FRAGMENTO:
%%

Hay una situación que podría resumirse en estos términos: durante un tiempo, alguien se sacrifica o hace un esfuerzo en pos de un objetivo que representa un beneficio o una ganancia. Llegado cierto punto, se cansa y abandona: ya no tendrá el beneficio o ganancia, que habrá perdido, pero también perdió el tiempo, el dinero, lo que sea con que se esforzó durante ese tiempo, en función de su sacrificio.

Desde cierto punto de vista, esto es un fracaso. Así hay quienes hablan de quedarse sin el pan y sin la torta. Esta es la lógica utilitaria de nuestras sociedades, en la que no existe el gasto inútil o, mejor dicho, solo existe como derroche. Esto ya lo estudió George Bataille (desde su artículo “La noción de gasto” hasta el ensayo El erotismo), es tema conocido. La cuestión es que, desde otro punto de vista, el sacrificio está perfectamente consumado; es decir, la purificación fue lograda.

%%

DATOS REGISTRADOS:
%%

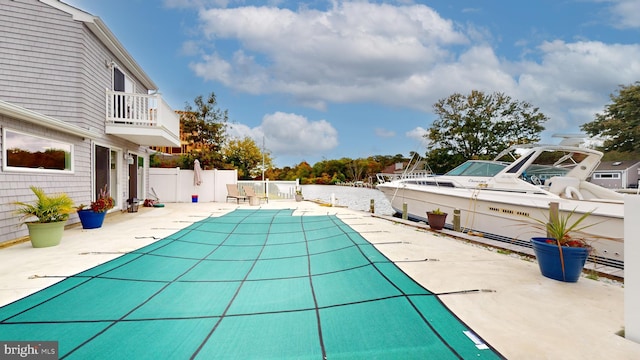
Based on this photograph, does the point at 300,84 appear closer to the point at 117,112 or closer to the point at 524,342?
the point at 117,112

%%

PROBLEMAS POR RESOLVER:
A) Transcribe del fragmento el pasaje que va desde "Desde cierto punto" hasta "purificación fue lograda.", ambos incluidos.
B) Además del beneficio o ganancia, ¿qué otras cosas perdió, según el fragmento, quien se cansa y abandona? Enuméralas todas.

RESPUESTAS POR NÚMERO:
A)
Desde cierto punto de vista, esto es un fracaso. Así hay quienes hablan de quedarse sin el pan y sin la torta. Esta es la lógica utilitaria de nuestras sociedades, en la que no existe el gasto inútil o, mejor dicho, solo existe como derroche. Esto ya lo estudió George Bataille (desde su artículo “La noción de gasto” hasta el ensayo El erotismo), es tema conocido. La cuestión es que, desde otro punto de vista, el sacrificio está perfectamente consumado; es decir, la purificación fue lograda.

B) El tiempo, el dinero y lo que sea con que se esforzó durante ese tiempo.